門司税関が22日に発表した貿易統計(速報値)によると、九州経済圏(九州7県、山口県、沖縄県)の2025年の貿易収支は2兆4,108億円の黒字、前年比38.2%増で、3年連続の輸出超過となった。
輸出総額は12兆5,169億円と5年連続の増加となった。ただ、前年比伸び率は0.7%で、23年の同9.9%増、24年の同7.1%増から鈍化した。輸入総額が10兆1,061億円、同5.4%減で、3年連続のマイナスとなっており、貿易収支の黒字拡大は輸入の減少によるところが多い。
品目別にみると、輸出では半導体等電子部品が同8.1%増、二輪自動車類が同22.4%増となった一方、輸出の約4分の1を占める自動車が同5.2%減と5年ぶりのマイナスとなった。米国向けがトランプ関税の影響で同29.3%減と大きく落ち込んだ。
輸入では原油が同5.4%減、金属鉱・くずが同11.2%減、石炭が同26.9%減と上位3品目がすべてマイナスとなった。伸び幅が最大なのは航空機で前年比7.0倍となった。
輸出を国・地域別にみると、1位の中国向けが同5.5%減で2年ぶりのマイナスとなった。
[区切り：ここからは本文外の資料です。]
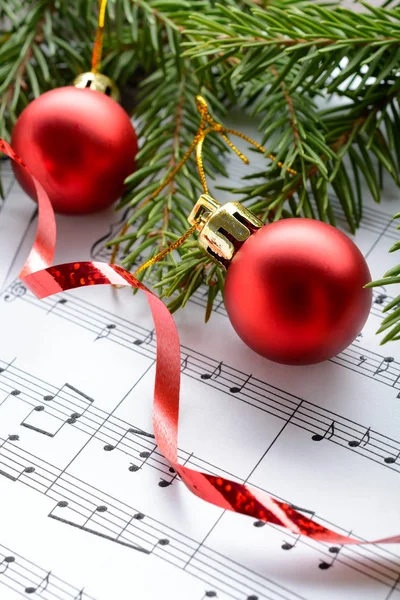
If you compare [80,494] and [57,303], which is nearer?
[80,494]

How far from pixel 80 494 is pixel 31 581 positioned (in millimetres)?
74

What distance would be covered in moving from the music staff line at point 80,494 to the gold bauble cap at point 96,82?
390 millimetres

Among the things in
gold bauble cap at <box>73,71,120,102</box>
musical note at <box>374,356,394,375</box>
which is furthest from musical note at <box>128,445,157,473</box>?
gold bauble cap at <box>73,71,120,102</box>

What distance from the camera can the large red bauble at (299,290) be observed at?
22.1 inches

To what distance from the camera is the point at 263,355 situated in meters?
0.61

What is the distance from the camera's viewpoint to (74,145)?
70 centimetres

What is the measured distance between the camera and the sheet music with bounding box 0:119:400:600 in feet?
1.71

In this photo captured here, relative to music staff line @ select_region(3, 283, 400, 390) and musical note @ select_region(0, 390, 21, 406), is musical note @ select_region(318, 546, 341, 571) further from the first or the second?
musical note @ select_region(0, 390, 21, 406)

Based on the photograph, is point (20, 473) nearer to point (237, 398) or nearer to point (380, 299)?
point (237, 398)

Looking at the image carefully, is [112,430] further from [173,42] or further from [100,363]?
[173,42]

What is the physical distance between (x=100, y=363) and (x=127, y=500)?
0.14 metres

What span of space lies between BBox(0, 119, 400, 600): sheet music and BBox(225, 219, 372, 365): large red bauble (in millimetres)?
60

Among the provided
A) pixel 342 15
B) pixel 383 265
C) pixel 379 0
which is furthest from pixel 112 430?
pixel 379 0

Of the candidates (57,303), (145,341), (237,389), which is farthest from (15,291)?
(237,389)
半導体の製造装置・電子部品の減少が影響した。2位の韓国はほぼ横ばい。3位の米国向けは同17.7%減とマイナス幅が最も大きく、5年ぶりのマイナスとなった。一方で米国からの輸入額は増え、貿易黒字は縮小している。輸出が伸びたのは香港、台湾、EU、中東、中南米向けなど。
25年12月単月では輸出総額が1兆1,966億円で前年同月比4.8%増、輸入総額は9,274億円で同1.8%減。貿易収支は2,692億円、同36.6%増で、11カ月連続で輸出超過となった。